→ **SOURCE DOCUMENT**:
Data Sprint #8: Audit Data
What Is an Audit?
The term audit usually refers to a financial statement audit. A financial audit is an objective examination and evaluation of the financial statements of an organization to make sure that the financial records are a fair and accurate representation of the transactions they claim to represent.
Exhaustive one-year non-confidential data in the year 2015 to 2016 of firms is collected from the Auditor Office of India.
The goal here is to help the auditors by building a classification model that can predict the fraudulent firm on the basis of present and historical risk factors.
Submissions are evaluated using F1 Score.
How do we do it?
Once you generate and submit the target variable predictions on the testing dataset, your submissions will be compared with the true values of the target variable.
The True or Actual values of the target variable are hidden on the DPhi platform so that we can evaluate your model's performance on unseen data. Finally, an F1 score for your model will be generated and displayed.

→ **PROMPT A**:
In the entries below, select every line that contains the word "farther".

→ **AVAILABLE DATA**:
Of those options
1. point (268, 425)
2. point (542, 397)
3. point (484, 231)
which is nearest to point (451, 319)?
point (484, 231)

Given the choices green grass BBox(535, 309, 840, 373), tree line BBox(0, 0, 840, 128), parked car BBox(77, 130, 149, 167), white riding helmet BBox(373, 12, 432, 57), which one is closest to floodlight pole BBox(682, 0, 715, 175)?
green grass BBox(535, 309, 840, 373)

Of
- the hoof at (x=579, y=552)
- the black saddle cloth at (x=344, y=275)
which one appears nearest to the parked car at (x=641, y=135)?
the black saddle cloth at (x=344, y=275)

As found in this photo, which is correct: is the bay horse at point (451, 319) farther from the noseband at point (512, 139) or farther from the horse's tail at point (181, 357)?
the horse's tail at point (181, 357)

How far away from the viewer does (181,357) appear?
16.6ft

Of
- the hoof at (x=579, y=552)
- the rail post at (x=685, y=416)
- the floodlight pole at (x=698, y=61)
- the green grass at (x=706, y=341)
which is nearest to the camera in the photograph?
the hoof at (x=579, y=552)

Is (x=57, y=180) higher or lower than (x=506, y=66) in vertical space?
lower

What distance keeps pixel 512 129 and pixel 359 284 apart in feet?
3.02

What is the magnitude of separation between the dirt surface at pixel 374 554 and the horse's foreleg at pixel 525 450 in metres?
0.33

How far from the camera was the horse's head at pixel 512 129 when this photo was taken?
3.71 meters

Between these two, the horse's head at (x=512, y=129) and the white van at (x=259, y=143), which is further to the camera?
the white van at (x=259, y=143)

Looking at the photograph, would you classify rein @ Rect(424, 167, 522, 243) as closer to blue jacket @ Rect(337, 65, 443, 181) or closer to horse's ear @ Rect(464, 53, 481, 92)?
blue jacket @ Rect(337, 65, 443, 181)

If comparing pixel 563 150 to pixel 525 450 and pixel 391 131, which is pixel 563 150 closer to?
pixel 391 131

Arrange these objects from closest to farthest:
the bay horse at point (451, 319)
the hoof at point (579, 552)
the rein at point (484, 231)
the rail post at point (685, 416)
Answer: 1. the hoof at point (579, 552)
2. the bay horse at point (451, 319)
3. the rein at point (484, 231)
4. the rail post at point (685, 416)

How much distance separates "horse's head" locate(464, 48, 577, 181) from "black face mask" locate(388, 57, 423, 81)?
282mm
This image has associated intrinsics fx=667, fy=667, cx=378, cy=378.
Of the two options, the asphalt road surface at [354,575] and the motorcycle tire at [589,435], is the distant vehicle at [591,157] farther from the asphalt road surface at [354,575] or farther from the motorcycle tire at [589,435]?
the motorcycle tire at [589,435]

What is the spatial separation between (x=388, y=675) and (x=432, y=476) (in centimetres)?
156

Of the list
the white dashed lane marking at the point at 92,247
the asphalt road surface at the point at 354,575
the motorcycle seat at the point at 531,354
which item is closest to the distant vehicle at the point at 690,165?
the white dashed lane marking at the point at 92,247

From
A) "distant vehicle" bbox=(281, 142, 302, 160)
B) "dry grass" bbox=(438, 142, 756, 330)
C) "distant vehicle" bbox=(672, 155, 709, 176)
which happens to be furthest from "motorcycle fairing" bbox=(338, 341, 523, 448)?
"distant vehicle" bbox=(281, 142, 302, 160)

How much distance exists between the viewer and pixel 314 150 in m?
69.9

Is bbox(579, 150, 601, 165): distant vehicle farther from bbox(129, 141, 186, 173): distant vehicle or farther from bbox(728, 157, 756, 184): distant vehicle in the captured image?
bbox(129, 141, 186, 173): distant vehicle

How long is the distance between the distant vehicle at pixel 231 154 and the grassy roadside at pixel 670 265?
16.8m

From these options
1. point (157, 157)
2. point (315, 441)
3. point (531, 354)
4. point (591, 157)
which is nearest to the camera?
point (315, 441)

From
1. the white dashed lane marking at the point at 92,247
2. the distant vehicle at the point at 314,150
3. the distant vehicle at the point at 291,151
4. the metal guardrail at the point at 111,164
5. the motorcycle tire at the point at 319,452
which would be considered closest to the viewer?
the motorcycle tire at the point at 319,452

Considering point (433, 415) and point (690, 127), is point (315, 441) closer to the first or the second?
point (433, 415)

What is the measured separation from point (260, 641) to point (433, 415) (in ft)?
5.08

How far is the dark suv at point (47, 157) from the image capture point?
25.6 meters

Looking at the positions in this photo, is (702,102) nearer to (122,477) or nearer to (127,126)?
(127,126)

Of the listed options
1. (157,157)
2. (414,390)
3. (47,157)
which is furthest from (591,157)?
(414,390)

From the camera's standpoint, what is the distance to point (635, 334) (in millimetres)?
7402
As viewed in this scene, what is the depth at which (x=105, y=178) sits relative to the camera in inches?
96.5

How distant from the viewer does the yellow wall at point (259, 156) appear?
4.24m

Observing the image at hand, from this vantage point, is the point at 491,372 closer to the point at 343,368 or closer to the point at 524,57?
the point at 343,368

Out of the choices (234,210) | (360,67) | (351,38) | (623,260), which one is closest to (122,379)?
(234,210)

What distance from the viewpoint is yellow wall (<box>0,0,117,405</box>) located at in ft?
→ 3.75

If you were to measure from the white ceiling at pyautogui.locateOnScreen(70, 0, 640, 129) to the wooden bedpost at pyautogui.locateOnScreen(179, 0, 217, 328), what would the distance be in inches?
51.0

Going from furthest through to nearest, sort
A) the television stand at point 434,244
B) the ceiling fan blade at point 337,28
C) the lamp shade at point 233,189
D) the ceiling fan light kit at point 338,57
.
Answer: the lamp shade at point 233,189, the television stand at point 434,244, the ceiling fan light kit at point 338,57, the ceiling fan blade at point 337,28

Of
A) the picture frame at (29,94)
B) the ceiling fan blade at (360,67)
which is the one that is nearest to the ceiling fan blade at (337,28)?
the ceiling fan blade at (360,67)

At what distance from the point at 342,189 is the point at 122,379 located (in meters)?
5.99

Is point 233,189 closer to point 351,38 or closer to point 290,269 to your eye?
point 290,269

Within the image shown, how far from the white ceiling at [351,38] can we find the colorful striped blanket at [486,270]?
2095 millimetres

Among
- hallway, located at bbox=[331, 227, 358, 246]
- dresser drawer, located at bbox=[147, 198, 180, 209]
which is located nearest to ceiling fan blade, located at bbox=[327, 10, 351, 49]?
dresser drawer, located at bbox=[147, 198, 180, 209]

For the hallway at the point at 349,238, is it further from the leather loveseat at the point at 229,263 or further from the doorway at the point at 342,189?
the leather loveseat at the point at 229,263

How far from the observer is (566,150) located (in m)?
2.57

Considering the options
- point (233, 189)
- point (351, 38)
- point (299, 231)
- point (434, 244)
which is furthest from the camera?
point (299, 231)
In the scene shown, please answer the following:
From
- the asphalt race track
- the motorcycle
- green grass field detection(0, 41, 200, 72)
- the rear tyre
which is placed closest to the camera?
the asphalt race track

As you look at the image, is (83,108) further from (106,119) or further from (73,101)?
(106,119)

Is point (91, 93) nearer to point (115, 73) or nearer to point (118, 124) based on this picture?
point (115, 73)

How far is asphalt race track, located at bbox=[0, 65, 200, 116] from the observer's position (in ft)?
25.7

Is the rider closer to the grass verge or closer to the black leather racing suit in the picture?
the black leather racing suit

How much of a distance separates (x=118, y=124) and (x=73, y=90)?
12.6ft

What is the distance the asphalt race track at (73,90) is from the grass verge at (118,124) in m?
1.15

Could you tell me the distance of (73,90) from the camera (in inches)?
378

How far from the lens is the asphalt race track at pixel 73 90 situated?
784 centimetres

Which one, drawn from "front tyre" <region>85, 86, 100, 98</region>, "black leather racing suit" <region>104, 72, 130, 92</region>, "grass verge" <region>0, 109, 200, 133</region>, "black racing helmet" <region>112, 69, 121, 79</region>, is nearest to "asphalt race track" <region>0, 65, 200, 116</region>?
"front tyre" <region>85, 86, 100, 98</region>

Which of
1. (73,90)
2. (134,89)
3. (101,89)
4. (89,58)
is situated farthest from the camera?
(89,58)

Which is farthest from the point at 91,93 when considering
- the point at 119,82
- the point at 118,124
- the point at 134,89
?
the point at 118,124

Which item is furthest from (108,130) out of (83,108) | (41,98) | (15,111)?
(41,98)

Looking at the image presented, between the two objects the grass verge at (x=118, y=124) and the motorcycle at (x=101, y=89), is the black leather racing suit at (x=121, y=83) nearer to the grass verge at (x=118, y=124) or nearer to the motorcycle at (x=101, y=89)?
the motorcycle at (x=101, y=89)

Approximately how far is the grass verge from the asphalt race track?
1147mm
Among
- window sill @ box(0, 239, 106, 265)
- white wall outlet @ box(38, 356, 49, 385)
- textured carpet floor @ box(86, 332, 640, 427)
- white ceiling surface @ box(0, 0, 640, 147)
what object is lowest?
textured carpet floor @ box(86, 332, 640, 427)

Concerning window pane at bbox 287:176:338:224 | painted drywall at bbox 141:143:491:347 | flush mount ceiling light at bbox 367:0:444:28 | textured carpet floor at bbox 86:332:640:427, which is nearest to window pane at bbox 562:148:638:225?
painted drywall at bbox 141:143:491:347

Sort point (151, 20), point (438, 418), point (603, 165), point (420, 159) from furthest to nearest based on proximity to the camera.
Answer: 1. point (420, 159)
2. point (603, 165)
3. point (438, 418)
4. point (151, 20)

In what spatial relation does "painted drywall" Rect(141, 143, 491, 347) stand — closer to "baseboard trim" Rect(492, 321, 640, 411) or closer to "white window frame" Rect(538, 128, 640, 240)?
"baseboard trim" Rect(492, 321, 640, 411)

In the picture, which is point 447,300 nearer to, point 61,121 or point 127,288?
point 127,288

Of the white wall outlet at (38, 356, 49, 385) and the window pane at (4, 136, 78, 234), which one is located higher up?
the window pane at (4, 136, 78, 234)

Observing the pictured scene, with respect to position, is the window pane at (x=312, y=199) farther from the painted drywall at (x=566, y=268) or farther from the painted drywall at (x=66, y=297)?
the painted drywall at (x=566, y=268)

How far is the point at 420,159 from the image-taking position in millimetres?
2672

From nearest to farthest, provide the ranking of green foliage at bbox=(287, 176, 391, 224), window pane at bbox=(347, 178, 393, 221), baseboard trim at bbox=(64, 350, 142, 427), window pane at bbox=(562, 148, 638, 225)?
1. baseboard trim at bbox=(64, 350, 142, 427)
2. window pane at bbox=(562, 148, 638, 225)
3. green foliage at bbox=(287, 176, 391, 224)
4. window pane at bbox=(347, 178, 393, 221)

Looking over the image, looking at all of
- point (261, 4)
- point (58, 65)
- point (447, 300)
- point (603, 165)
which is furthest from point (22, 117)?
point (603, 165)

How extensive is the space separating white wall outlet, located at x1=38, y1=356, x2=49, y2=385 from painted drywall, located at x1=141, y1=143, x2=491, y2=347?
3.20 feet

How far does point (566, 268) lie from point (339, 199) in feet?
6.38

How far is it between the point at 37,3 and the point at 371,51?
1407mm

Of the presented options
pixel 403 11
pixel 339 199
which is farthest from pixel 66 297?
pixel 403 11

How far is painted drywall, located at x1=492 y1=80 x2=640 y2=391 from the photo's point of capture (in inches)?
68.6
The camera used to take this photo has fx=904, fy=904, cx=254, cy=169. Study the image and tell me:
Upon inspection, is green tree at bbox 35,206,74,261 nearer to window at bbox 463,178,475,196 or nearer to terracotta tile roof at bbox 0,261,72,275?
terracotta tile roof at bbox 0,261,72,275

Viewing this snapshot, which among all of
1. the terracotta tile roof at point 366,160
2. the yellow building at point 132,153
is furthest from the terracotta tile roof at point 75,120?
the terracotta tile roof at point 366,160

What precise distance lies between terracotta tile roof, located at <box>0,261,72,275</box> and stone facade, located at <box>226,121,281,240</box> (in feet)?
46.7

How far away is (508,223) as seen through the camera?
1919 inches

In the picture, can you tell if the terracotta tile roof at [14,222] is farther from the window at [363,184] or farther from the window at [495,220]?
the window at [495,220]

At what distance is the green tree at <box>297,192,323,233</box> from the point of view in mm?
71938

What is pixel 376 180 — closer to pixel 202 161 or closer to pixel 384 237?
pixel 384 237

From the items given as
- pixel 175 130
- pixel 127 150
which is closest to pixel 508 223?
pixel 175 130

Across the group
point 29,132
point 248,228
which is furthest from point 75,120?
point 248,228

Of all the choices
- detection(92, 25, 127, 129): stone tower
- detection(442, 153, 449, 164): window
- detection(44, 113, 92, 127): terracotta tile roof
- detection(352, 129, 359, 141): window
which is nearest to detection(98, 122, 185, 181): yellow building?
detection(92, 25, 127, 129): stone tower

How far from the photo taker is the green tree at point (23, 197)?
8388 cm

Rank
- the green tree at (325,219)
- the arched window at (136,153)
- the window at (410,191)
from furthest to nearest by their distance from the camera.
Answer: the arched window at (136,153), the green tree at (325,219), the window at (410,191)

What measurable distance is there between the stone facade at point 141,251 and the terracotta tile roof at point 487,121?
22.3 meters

→ **PROMPT B**:
Summarize the audit data challenge page in two sentences.

→ **WRITTEN REPLY A**:
As found in this photo, which is correct: is the bay horse at point (451, 319) farther from the noseband at point (512, 139) or farther from the horse's tail at point (181, 357)?
Of the two options, the asphalt road surface at [354,575] and the motorcycle tire at [589,435], is the distant vehicle at [591,157] farther from the asphalt road surface at [354,575] or farther from the motorcycle tire at [589,435]?
Is bbox(579, 150, 601, 165): distant vehicle farther from bbox(129, 141, 186, 173): distant vehicle or farther from bbox(728, 157, 756, 184): distant vehicle in the captured image?
Observing the pictured scene, with respect to position, is the window pane at (x=312, y=199) farther from the painted drywall at (x=566, y=268) or farther from the painted drywall at (x=66, y=297)?
In the picture, can you tell if the terracotta tile roof at [14,222] is farther from the window at [363,184] or farther from the window at [495,220]?

→ **WRITTEN REPLY B**:
The challenge uses one year of non-confidential firm data from 2015 to 2016, collected from the Auditor Office of India, to help auditors by building a classification model that predicts fraudulent firms from present and historical risk factors. Predictions submitted on the testing dataset are compared with true values kept hidden on the DPhi platform, and each model's performance is evaluated with an F1 score.